A privação da vista de Deus é o que propriamente constitui o inferno.
Não fazem o inferno as trevas, o mau cheiro, o alarido, o fogo; a pena
que faz o inferno é a pena de ter perdido a Deus. Se Deus mostrasse a
face aos condenados, eles não sentiriam mais nenhuma dor, e o inferno
seria um paraíso.
Apenas a alma rompe os vínculos do corpo, sente imediatamente que foi
criada para Deus e se atira a Ele como uma flecha voa para sua meta,
como a agulha imantada livre do empecilho volta-se para o solo; mas,
estando manchada com o pecado, será repelida e precipitada no inferno.
Um caçador fez uma vez esta experiência: amarrou o seu galgo com uma
grande corrente, dentro do jardim murado, e depois soltou uma lebre.

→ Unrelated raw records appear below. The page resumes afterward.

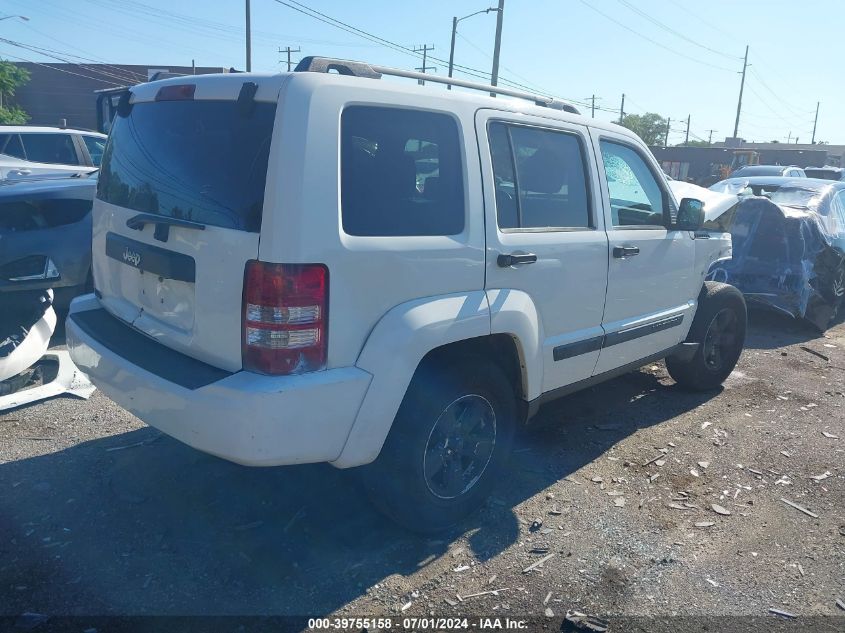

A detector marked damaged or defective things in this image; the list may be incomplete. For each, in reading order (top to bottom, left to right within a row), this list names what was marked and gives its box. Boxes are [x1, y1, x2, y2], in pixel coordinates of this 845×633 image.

wrecked vehicle [0, 175, 96, 308]
wrecked vehicle [704, 175, 844, 328]
wrecked vehicle [0, 288, 95, 408]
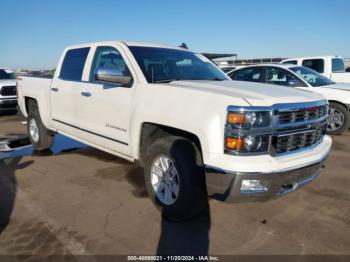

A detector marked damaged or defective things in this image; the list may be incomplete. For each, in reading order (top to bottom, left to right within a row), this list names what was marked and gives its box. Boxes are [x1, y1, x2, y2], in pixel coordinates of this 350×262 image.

cracked asphalt [0, 113, 348, 258]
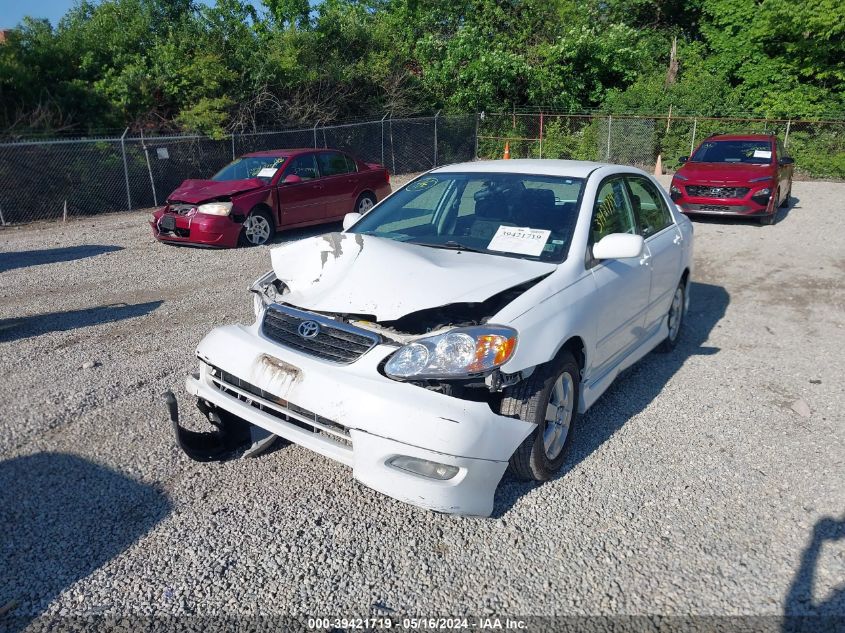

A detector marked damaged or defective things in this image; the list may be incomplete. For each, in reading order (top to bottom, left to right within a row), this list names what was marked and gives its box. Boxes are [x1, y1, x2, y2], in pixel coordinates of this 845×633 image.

detached bumper piece [162, 390, 274, 460]
crumpled front bumper [186, 320, 536, 512]
damaged white car [166, 158, 692, 512]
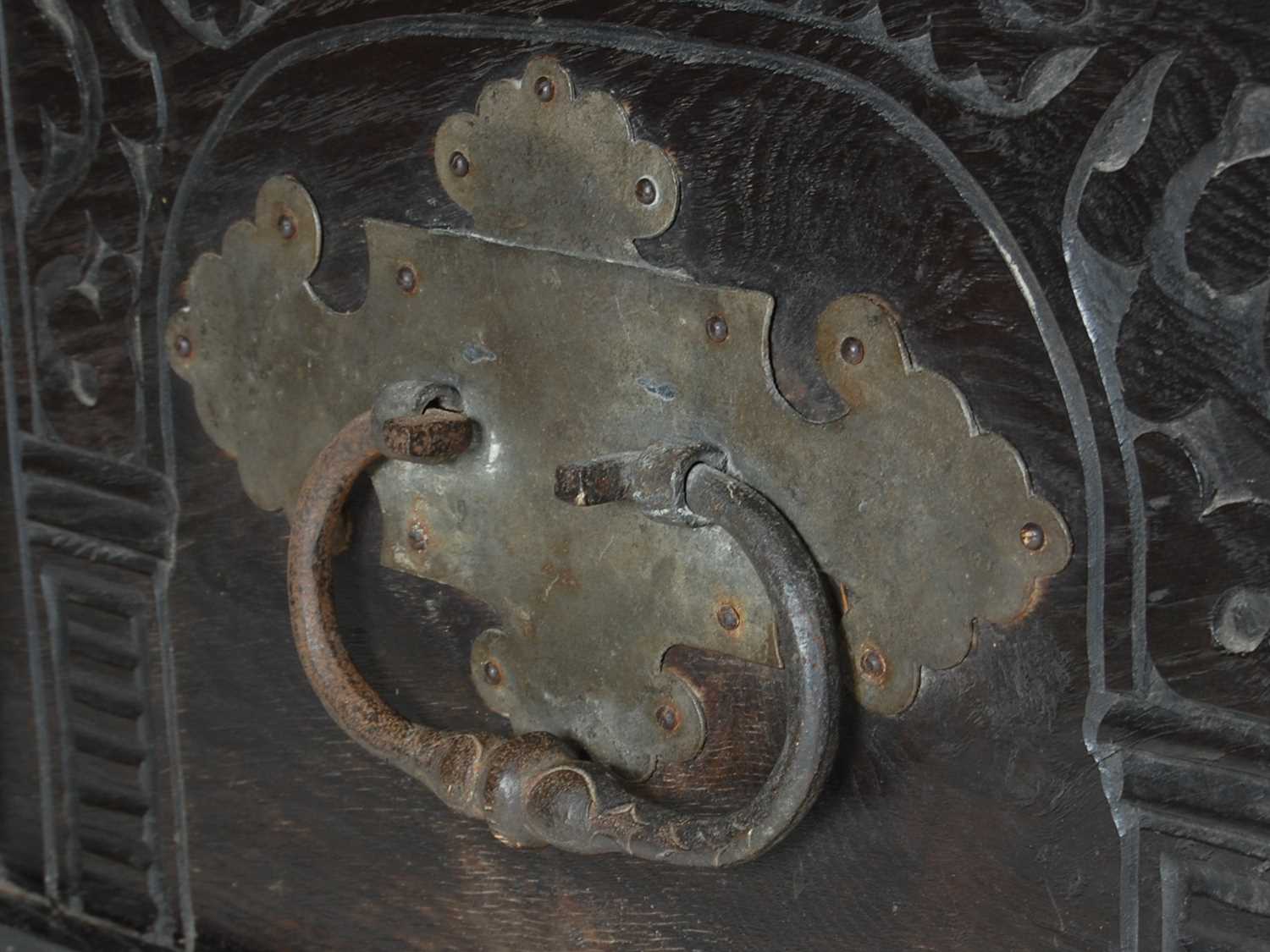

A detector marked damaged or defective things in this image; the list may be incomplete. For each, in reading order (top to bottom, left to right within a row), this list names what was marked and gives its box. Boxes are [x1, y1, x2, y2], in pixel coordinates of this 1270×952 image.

corroded metal surface [163, 59, 1067, 767]
corroded metal surface [290, 414, 838, 868]
rusty iron ring [290, 414, 843, 868]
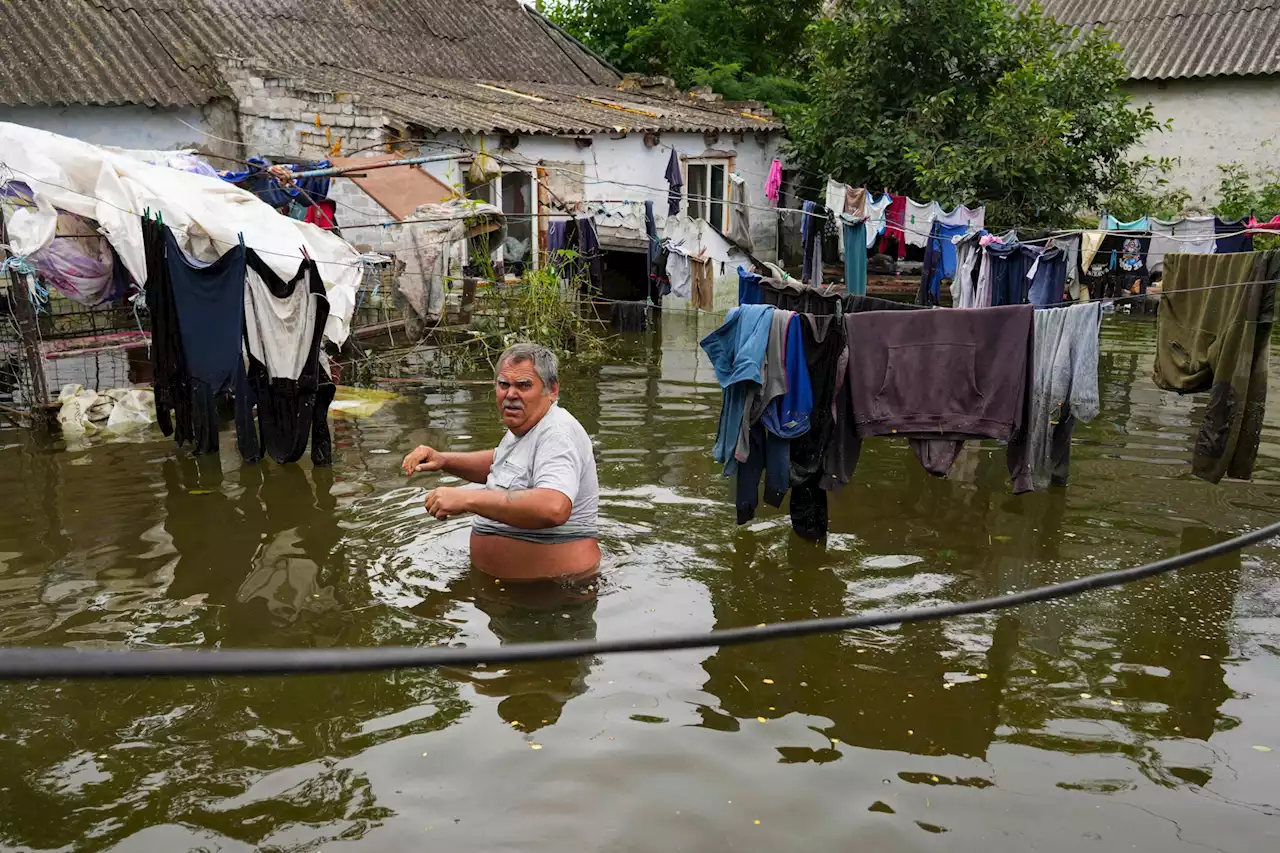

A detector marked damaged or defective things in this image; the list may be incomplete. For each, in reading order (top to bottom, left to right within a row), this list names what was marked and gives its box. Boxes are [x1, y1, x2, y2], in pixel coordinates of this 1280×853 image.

damaged roof [0, 0, 620, 109]
damaged roof [1020, 0, 1280, 80]
damaged roof [276, 65, 784, 135]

Apenas a viu, o cão avançou para adentá-la, mas é impedido pela corrente. Que raiva, vê-la correr pelo jardim e não
poder apanhá-la! Ladra, gane, dana-se, morde a corrente para
despedaçá-la, atira-se contra o animalejo que foge dum lado para outro.
Fez tanto esfôrço que pouco depois caiu morto.
A alma tentará continuamente lançar-se para Deus, para o qual foi
criada, mas o pecado é aquela corrente que não a deixará sair das chamas
cruéis.
*
* *
Um virtuoso sacerdote, enquanto estava exorcizando um energúmeno,
perguntou ao demônio que penas sofria no inferno. A resposta foi esta:
– Um fogo eterno, uma maldição eterna, uma raiva eterna e um desespero cruel por não poder mais ver Aquele que me criou.
– Que farias para que te fosse concedido ver a Deus?
– Para vê-lo, mesmo por um instante, estaria pronto a sofrer num minuto
todas as penas que devo sofrer em dez mil anos… Mas, vãos desejos, hei
de sofrer sempre e não O tornarei mais a ver.
E foi tal o tormento e o desespero com que pronunciou estas palavras,
que deixou funda impressão naquelas que assistiam aos exorcismos.